Available records:
-- start --

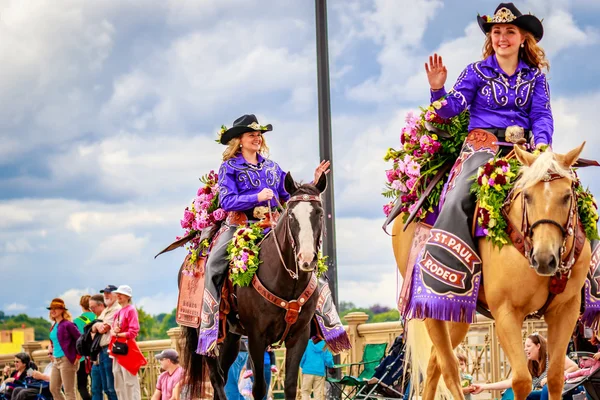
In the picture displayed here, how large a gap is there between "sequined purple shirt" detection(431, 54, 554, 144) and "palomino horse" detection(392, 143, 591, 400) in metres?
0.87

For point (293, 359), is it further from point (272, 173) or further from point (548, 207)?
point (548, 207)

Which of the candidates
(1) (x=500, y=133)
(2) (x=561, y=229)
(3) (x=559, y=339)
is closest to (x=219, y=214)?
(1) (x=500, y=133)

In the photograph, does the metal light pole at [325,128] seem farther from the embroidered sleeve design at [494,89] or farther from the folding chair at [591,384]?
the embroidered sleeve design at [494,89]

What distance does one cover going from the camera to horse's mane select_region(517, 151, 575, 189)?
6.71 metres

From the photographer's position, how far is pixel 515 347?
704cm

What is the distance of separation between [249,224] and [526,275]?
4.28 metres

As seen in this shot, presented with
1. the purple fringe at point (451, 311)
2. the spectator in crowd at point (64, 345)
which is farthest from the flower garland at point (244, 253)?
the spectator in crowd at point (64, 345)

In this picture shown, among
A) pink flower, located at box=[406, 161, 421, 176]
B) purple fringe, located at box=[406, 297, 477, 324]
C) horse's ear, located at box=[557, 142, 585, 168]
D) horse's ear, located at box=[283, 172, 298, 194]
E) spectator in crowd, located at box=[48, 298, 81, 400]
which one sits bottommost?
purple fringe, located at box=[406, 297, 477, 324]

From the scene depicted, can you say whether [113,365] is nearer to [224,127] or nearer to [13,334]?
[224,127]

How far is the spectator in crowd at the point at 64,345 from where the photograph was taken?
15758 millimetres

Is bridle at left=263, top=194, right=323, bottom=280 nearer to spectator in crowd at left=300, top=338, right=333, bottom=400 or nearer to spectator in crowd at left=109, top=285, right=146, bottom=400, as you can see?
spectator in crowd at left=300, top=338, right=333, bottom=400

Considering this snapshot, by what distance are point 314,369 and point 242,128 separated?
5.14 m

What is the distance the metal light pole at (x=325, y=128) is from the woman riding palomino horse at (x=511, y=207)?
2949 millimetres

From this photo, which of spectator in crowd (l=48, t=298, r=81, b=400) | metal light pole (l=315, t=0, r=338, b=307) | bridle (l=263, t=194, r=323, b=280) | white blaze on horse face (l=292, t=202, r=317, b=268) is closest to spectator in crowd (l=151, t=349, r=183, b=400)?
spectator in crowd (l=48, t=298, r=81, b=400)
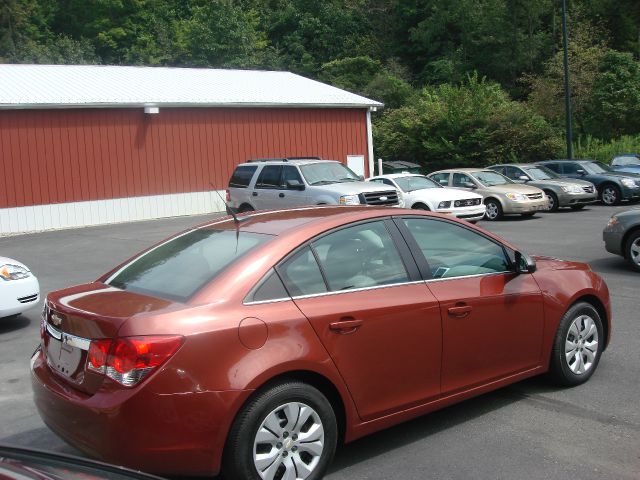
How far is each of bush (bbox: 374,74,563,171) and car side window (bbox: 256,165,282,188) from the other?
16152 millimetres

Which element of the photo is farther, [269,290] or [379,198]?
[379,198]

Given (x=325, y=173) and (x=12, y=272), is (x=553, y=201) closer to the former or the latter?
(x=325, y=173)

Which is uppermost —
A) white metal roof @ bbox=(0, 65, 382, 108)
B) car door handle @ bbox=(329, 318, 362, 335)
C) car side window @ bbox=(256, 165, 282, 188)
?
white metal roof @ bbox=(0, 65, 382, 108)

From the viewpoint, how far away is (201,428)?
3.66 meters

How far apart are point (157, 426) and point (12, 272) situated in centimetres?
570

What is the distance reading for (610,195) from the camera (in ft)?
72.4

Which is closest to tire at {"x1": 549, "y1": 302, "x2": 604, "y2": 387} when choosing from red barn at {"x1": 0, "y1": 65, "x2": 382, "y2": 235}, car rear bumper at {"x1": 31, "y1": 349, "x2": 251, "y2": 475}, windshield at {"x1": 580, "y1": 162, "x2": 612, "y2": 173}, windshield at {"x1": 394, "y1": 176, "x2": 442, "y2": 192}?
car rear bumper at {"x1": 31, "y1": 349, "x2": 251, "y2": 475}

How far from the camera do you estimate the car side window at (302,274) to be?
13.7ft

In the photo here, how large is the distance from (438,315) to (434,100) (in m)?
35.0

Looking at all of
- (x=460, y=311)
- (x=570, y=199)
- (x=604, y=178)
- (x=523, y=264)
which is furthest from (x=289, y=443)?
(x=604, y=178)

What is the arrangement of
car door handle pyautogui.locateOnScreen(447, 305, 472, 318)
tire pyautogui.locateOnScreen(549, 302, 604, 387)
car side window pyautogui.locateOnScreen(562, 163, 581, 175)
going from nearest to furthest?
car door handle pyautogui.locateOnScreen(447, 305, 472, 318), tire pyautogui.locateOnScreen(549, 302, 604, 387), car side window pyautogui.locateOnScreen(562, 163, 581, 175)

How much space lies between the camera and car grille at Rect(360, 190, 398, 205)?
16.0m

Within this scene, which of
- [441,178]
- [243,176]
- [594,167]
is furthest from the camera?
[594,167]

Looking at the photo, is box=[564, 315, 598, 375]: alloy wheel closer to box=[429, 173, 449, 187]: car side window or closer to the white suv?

-- end --

A faithful copy of the records above is needed, with the pictures left out.

In the picture displayed here, how large a gap is there between "sequined purple shirt" detection(431, 54, 554, 144) and "palomino horse" detection(392, 143, 591, 400) in metres?
0.87

For point (293, 359), is it further from point (272, 173) or further from point (548, 207)?
point (548, 207)

Which of the candidates
(1) (x=500, y=133)
(2) (x=561, y=229)
(3) (x=559, y=339)
is closest to (x=219, y=214)?
(1) (x=500, y=133)

In the photograph, does the metal light pole at [325,128] seem farther from the embroidered sleeve design at [494,89] or farther from the folding chair at [591,384]?
the embroidered sleeve design at [494,89]

What distance does one cover going from the camera to horse's mane select_region(517, 151, 575, 189)?
6.71 metres

From the photographer's position, how far is pixel 515 347?
704cm

What is the distance of separation between [249,224] and [526,275]?
4.28 metres

As seen in this shot, presented with
1. the purple fringe at point (451, 311)
2. the spectator in crowd at point (64, 345)
which is farthest from the flower garland at point (244, 253)?
the spectator in crowd at point (64, 345)

In this picture shown, among
A) pink flower, located at box=[406, 161, 421, 176]
B) purple fringe, located at box=[406, 297, 477, 324]
C) horse's ear, located at box=[557, 142, 585, 168]
D) horse's ear, located at box=[283, 172, 298, 194]
E) spectator in crowd, located at box=[48, 298, 81, 400]
which one sits bottommost?
purple fringe, located at box=[406, 297, 477, 324]

From the scene depicted, can you say whether [113,365] is nearer to [224,127] or nearer to [13,334]?
[224,127]

How far is the spectator in crowd at the point at 64,345 from where the photograph was taken?
15758 millimetres

Is bridle at left=263, top=194, right=323, bottom=280 nearer to spectator in crowd at left=300, top=338, right=333, bottom=400 or nearer to spectator in crowd at left=109, top=285, right=146, bottom=400, as you can see?
spectator in crowd at left=300, top=338, right=333, bottom=400

Considering this snapshot, by what distance are point 314,369 and point 242,128 separated?
5.14 m

What is the distance the metal light pole at (x=325, y=128) is from the woman riding palomino horse at (x=511, y=207)?
2949 millimetres

From this photo, which of spectator in crowd (l=48, t=298, r=81, b=400) | metal light pole (l=315, t=0, r=338, b=307) | bridle (l=263, t=194, r=323, b=280) | white blaze on horse face (l=292, t=202, r=317, b=268) is closest to spectator in crowd (l=151, t=349, r=183, b=400)?
spectator in crowd (l=48, t=298, r=81, b=400)
How far is each of bush (bbox: 374,74,563,171) and car side window (bbox: 256,165,282,188) from the other?
16152 millimetres

Which element of the photo is farther, [269,290] or [379,198]?
[379,198]

Given (x=325, y=173) and (x=12, y=272), is (x=553, y=201) closer to the former or the latter?
(x=325, y=173)

Which is uppermost —
A) white metal roof @ bbox=(0, 65, 382, 108)
B) car door handle @ bbox=(329, 318, 362, 335)
C) car side window @ bbox=(256, 165, 282, 188)
?
white metal roof @ bbox=(0, 65, 382, 108)

From the viewpoint, how far away is (201,428)?
3.66 meters

How far apart are point (157, 426) and point (12, 272) situated in centimetres?
570

What is the distance reading for (610,195) from the camera (in ft)?
72.4

Which is closest to tire at {"x1": 549, "y1": 302, "x2": 604, "y2": 387} when choosing from red barn at {"x1": 0, "y1": 65, "x2": 382, "y2": 235}, car rear bumper at {"x1": 31, "y1": 349, "x2": 251, "y2": 475}, windshield at {"x1": 580, "y1": 162, "x2": 612, "y2": 173}, windshield at {"x1": 394, "y1": 176, "x2": 442, "y2": 192}?
car rear bumper at {"x1": 31, "y1": 349, "x2": 251, "y2": 475}

How far from the camera do you estimate the car side window at (302,274) to be?
13.7ft

In the photo here, how large is the distance from (438,315) to (434,100) (in m)?
35.0

Looking at all of
- (x=460, y=311)
- (x=570, y=199)
- (x=604, y=178)
- (x=523, y=264)
which is furthest from (x=289, y=443)?
(x=604, y=178)

What is the arrangement of
car door handle pyautogui.locateOnScreen(447, 305, 472, 318)
tire pyautogui.locateOnScreen(549, 302, 604, 387)
car side window pyautogui.locateOnScreen(562, 163, 581, 175)
going from nearest to furthest?
car door handle pyautogui.locateOnScreen(447, 305, 472, 318), tire pyautogui.locateOnScreen(549, 302, 604, 387), car side window pyautogui.locateOnScreen(562, 163, 581, 175)

How much space lies between the camera and car grille at Rect(360, 190, 398, 205)?
16.0m

Within this scene, which of
- [441,178]
- [243,176]
- [594,167]
is furthest from the camera?
[594,167]

Looking at the photo, is box=[564, 315, 598, 375]: alloy wheel closer to box=[429, 173, 449, 187]: car side window or closer to the white suv?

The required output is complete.